BANKS SUFFER BIG SELLOFF AFTER REPORTING STRONG EARNINGS — JP MORGAN CHASE SUFFERS DOWNSIDE REVERSAL DAY — FINANCIAL SPDR FAILS TEST OF 50-DAY AVERAGE — STOCK INDEXES PULL BACK FROM 50-DAY AVERAGES BUT ON LIGHTEST TRADING OF THE YEAR — A BATTLE OF MOVING AVERAGE LINES IS SHAPING UP
By John Murphy
JP MORGAN CHASE SUFFERS DOWNSIDE REVERSAL ON FRIDAY… Friday had to be a very discouraging day for investors in bank stocks. After reporting first quarter earnings that were much higher than expected, bank stocks opened higher before plunging in heavy trading. Chart 1 shows JP Morgan Chase (JPM) suffering a big downside reversal (in very heavy trading) which put it back below its 50-day moving average. Bank stocks lost 2.4% during the day which made financial stocks the day’s weakest sector (-1.5%). Chart readers don’t usually follow earnings very closely, but we do pay attention to how stocks react to those earnings. Wall Street analysts have been telling us for weeks that a strong earnings season would be enough to push the stock market higher. Friday’s weak reaction to strong bank earnings may cast some doubt on that reasoning. Chart 2 shows the Financial Sector SPDR (XLF) failing back sharply from its 50-day average. Despite Friday’s weak performance, financials still gained about 1% for the week.

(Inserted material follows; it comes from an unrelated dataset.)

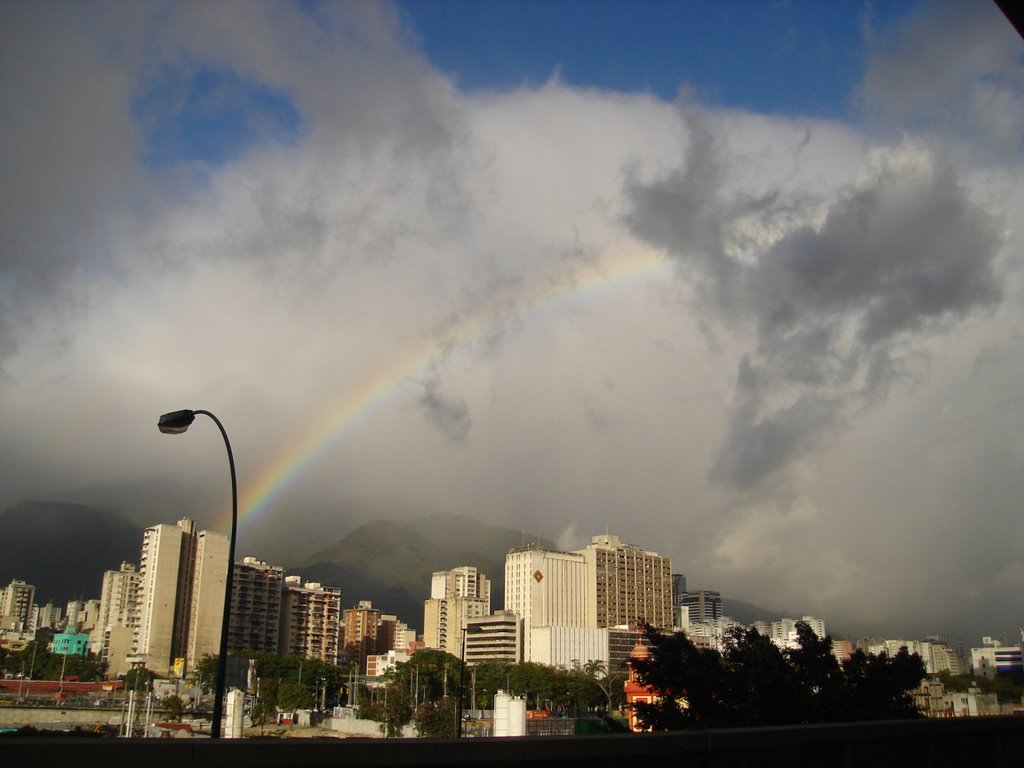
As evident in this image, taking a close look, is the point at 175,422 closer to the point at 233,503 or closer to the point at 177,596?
the point at 233,503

MAJOR STOCKS INDEXES BACK OFF FROM 50-DAY MOVING AVERAGES … Financial stocks are the second biggest sector in the S&P 500 (17%) which is second only to technology’s weighting of 23%. As a result, Friday’s financial selling took a toll on the rest of the market. Chart 3 shows the Dow Industrials pulling back from a test of its 50-day average on Friday. Charts 4 and 5 show the S&P 500 and Nasdaq Composite indexes doing the same. The only positive factor was that trading volume was the lowest of the year. Then again, trading for the entire week was also one of the lowest of the year. That suggests that traders and investors don’t have too much conviction one way or the other. So it looks like a battle of moving averages is taking shape. The ability of major stock indexes to say above their 200-day moving averages has kept the market’s major uptrend intact. But they need to clear their 50-day averages to signal that stronger gains lie ahead. They weren’t able to do that this past week. So more trading between the blue and red moving averages lines may lie ahead. Sooner or later, one of them will have to be broken.